— Task to complete —
Quote all of the data that follows exactly as written, skipping the images.
Start Data provided
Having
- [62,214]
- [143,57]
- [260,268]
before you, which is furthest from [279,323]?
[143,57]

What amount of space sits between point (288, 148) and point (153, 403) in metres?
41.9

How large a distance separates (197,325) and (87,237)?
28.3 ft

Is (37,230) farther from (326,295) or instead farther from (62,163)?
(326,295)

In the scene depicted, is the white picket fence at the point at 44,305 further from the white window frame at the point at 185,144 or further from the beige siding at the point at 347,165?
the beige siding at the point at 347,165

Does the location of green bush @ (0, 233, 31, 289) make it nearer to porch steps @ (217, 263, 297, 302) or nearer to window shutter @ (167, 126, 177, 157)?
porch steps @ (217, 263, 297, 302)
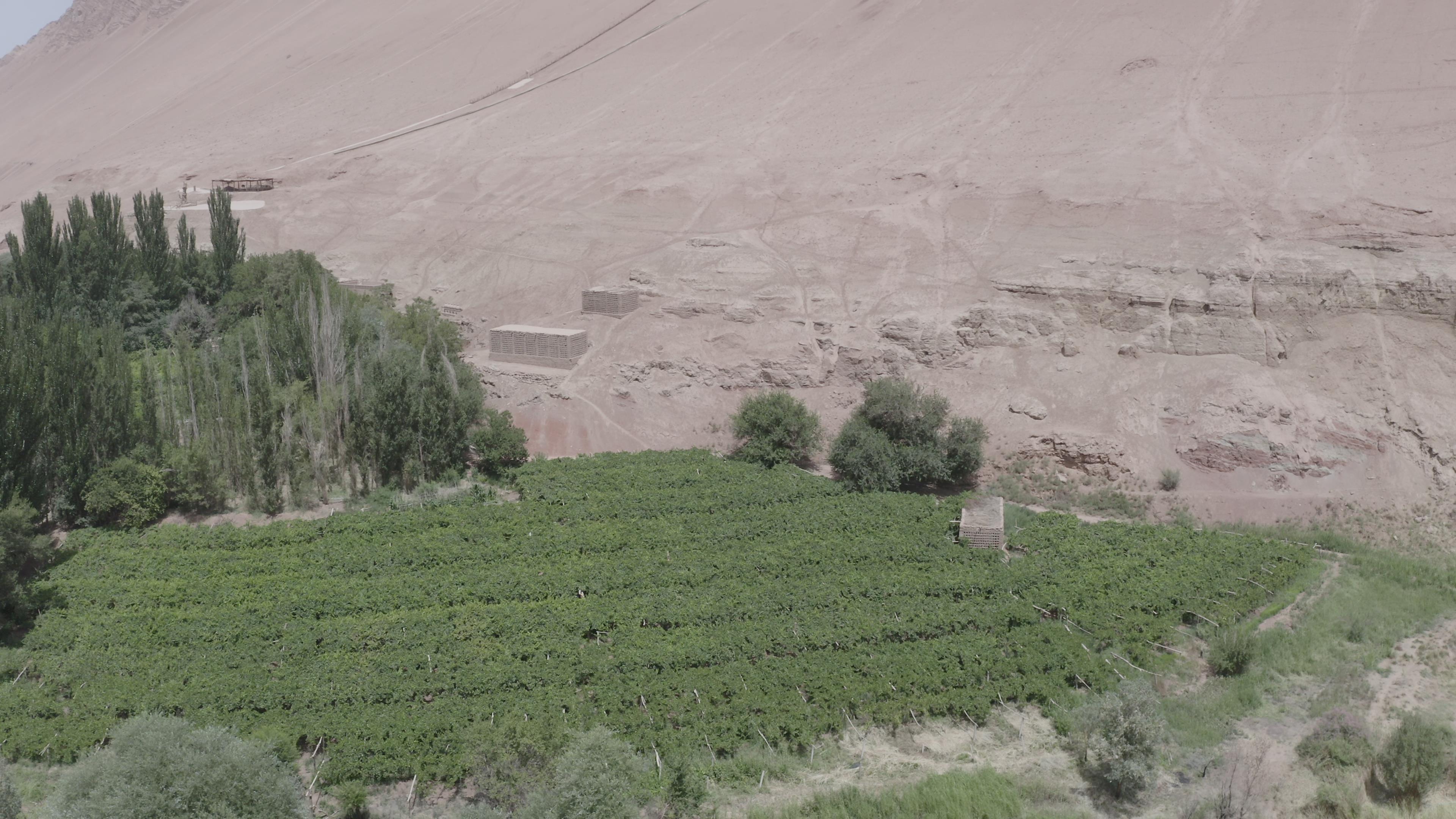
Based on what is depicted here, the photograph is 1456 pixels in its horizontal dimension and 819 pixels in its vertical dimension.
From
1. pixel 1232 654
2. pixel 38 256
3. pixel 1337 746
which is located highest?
pixel 38 256

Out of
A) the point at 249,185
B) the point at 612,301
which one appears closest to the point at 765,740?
the point at 612,301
End Data provided
— Response to this task —
Having
- [62,214]
- [143,57]
- [260,268]
before you, which is furthest from [279,323]?
[143,57]

What amount of space sits between point (288, 148) and point (153, 403) in metres?
41.9

How large a distance separates (197,325) and (87,237)?
28.3 ft

Is (37,230) farther from (326,295) or instead farther from (62,163)?
(326,295)

In the scene depicted, is the white picket fence at the point at 44,305 further from the white window frame at the point at 185,144 or further from the beige siding at the point at 347,165?
the beige siding at the point at 347,165

Does the location of green bush @ (0, 233, 31, 289) make it nearer to porch steps @ (217, 263, 297, 302) or nearer to window shutter @ (167, 126, 177, 157)?
porch steps @ (217, 263, 297, 302)
Based on what is depicted here, the photograph is 1456 pixels in its horizontal dimension and 819 pixels in its vertical dimension.
From
1. pixel 1232 654
2. pixel 38 256
3. pixel 1337 746
which is located highest?
pixel 38 256

Out of
A) the point at 249,185
B) the point at 612,301
which one appears closest to the point at 765,740?
the point at 612,301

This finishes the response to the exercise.